## SET TASK
Quote, without change, all of the lines that follow.

## GIVEN ENTRIES
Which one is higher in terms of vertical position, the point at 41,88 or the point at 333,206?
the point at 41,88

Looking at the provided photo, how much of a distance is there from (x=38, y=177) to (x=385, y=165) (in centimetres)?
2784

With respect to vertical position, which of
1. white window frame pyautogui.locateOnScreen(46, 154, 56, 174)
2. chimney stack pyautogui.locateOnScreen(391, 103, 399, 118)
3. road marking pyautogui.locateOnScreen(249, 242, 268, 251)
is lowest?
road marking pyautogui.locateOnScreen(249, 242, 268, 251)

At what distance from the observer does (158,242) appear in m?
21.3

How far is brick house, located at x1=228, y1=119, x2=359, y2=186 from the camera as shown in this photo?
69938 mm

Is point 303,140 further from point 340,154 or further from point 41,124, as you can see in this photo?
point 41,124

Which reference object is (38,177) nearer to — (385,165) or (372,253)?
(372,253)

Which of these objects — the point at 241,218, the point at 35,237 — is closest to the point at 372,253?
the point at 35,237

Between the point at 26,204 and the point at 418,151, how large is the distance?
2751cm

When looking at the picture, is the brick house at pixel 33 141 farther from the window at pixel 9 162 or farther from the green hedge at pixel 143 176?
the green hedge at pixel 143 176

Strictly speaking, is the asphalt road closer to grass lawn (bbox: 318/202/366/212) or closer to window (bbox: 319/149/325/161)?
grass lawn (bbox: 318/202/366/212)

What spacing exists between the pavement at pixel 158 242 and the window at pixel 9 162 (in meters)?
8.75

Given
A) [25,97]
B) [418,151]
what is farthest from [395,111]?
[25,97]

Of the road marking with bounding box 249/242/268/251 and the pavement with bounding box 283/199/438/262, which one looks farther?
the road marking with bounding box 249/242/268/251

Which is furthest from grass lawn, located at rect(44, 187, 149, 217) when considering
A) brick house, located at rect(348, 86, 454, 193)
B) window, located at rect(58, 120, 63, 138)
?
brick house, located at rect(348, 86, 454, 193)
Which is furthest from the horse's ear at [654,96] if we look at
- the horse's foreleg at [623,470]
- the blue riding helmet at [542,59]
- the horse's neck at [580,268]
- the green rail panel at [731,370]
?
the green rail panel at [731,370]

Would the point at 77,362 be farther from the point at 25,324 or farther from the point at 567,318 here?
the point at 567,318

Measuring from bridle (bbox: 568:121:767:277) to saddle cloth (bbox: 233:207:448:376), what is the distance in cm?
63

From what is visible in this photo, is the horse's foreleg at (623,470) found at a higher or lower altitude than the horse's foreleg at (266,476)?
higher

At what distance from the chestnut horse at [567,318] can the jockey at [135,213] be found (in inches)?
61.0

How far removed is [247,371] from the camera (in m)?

## EXERCISE OUTPUT
Which one is higher in terms of vertical position, the point at 41,88 or the point at 333,206?
the point at 41,88

Looking at the provided photo, how much of a distance is there from (x=38, y=177) to (x=385, y=165) (in centimetres)?
2784

With respect to vertical position, which of
1. white window frame pyautogui.locateOnScreen(46, 154, 56, 174)
2. chimney stack pyautogui.locateOnScreen(391, 103, 399, 118)
3. road marking pyautogui.locateOnScreen(249, 242, 268, 251)
is lowest?
road marking pyautogui.locateOnScreen(249, 242, 268, 251)

At what distance from the observer does (158,242) appear in m?
21.3

How far is brick house, located at x1=228, y1=119, x2=359, y2=186 from the camera as shown in this photo?
69938 mm

Is point 303,140 further from point 340,154 or further from point 41,124, as you can see in this photo?
point 41,124

Which reference object is (38,177) nearer to — (385,165) or (372,253)?
(372,253)

Which of these objects — the point at 241,218, the point at 35,237 — is closest to the point at 372,253?
the point at 35,237

Between the point at 26,204 and the point at 418,151, how large is the distance?
2751cm

When looking at the picture, is the brick house at pixel 33 141 farther from the window at pixel 9 162 or farther from the green hedge at pixel 143 176?
the green hedge at pixel 143 176

Strictly speaking, is the asphalt road closer to grass lawn (bbox: 318/202/366/212) or closer to window (bbox: 319/149/325/161)?
grass lawn (bbox: 318/202/366/212)

What spacing exists between the pavement at pixel 158 242 and the window at pixel 9 162 (in meters)?
8.75

Given
A) [25,97]
B) [418,151]
what is farthest from [395,111]?
[25,97]

Of the road marking with bounding box 249/242/268/251 and the pavement with bounding box 283/199/438/262, which one looks farther?
the road marking with bounding box 249/242/268/251

Which is furthest from grass lawn, located at rect(44, 187, 149, 217) when considering
A) brick house, located at rect(348, 86, 454, 193)
B) window, located at rect(58, 120, 63, 138)
?
brick house, located at rect(348, 86, 454, 193)
Which is furthest from the horse's ear at [654,96] if we look at
- the horse's foreleg at [623,470]
- the blue riding helmet at [542,59]
- the horse's neck at [580,268]
- the green rail panel at [731,370]
?
the green rail panel at [731,370]

Would the point at 77,362 be farther from the point at 25,324 or farther from the point at 567,318 here?
the point at 567,318

Measuring from bridle (bbox: 568:121:767:277) to saddle cloth (bbox: 233:207:448:376), what is the distance in cm?
63

From what is visible in this photo, is the horse's foreleg at (623,470) found at a higher or lower altitude than the horse's foreleg at (266,476)?
higher

At what distance from the chestnut horse at [567,318] can the jockey at [135,213] be found (in inches)?
61.0

How far removed is [247,371] from the camera (in m)?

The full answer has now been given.